I'd like to build a completion for a QLineEdit which can take several completion models and organizes them as categories.
I have a working solution based on a QSortFilterProxyModel and a tree model for the items:

The root items in the model show up as category, and the children of each root-item show up as filtered items. Then there's a customized QTreeView so this is displayed properly, tabbing ignores categories, etc.
This works fine - however it makes it very hard to write new completions (e.g. for the possible values for a setting).

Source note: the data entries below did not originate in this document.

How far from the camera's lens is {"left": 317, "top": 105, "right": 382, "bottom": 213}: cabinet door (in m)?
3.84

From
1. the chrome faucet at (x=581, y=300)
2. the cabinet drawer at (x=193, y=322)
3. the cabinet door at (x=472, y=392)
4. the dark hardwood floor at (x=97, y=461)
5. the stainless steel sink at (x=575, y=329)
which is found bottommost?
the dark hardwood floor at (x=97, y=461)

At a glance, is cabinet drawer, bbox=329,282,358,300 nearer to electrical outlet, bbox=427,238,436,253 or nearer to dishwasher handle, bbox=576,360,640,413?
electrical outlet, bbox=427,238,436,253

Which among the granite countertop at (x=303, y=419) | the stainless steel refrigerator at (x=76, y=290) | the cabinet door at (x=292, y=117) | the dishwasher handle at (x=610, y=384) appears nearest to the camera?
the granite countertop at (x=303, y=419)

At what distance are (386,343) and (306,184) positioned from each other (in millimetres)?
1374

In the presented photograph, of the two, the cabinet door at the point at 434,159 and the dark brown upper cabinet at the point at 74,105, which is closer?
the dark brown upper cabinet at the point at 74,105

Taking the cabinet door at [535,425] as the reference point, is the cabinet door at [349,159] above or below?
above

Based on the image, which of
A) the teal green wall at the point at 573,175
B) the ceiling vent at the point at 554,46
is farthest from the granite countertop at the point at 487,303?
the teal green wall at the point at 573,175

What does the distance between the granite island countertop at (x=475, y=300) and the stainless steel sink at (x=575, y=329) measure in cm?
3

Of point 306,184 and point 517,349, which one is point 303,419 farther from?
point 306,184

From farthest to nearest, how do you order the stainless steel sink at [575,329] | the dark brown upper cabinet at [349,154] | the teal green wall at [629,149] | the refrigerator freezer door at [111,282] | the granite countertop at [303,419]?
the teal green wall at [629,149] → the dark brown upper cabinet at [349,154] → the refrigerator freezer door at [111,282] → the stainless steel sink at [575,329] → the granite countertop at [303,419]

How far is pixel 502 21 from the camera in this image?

Each completion needs to be a tree model with all categories in it. I'd prefer to write simple list models for each category, and then being able to combine them to a QTreeModel, i.e. something like this (pseudo-ish Python code):
commands = CommandListModel()
settings = SettingListModel()
completion.setModels([('commands', commands), ('settings', settings)])
There are some different solutions I had in mind, but I'm not sure what route to go, as all of them feel non-trivial to implement:
- Write a
QAbstractProxyModel-like class (or a custom model) which combines several list models to one tree model, and leave the view part as-is.
Writing custom tree models in Python is hard however (and typically segfaults if you do anything wrong), and I've had performance issues with it in the past (compared to a QStandardItemModel, as there are some thousand items in the underlying models).
- Write functions for each model which fill a tree model (given a category and a list of items).
This makes it harder to write dynamic models rather than just having a list of static items.
- Use several list models, and adjust the view to be a
QVBoxLayoutofQListViews.
This sounds the most promising to me so far. However, implementing tabbing through the completion and filtering so it works right might be troublesome as well, and resizing the sub-views appropriately too.
Is there some easier way to do this I haven't considered? Which approach is likely to be the least painful down the road?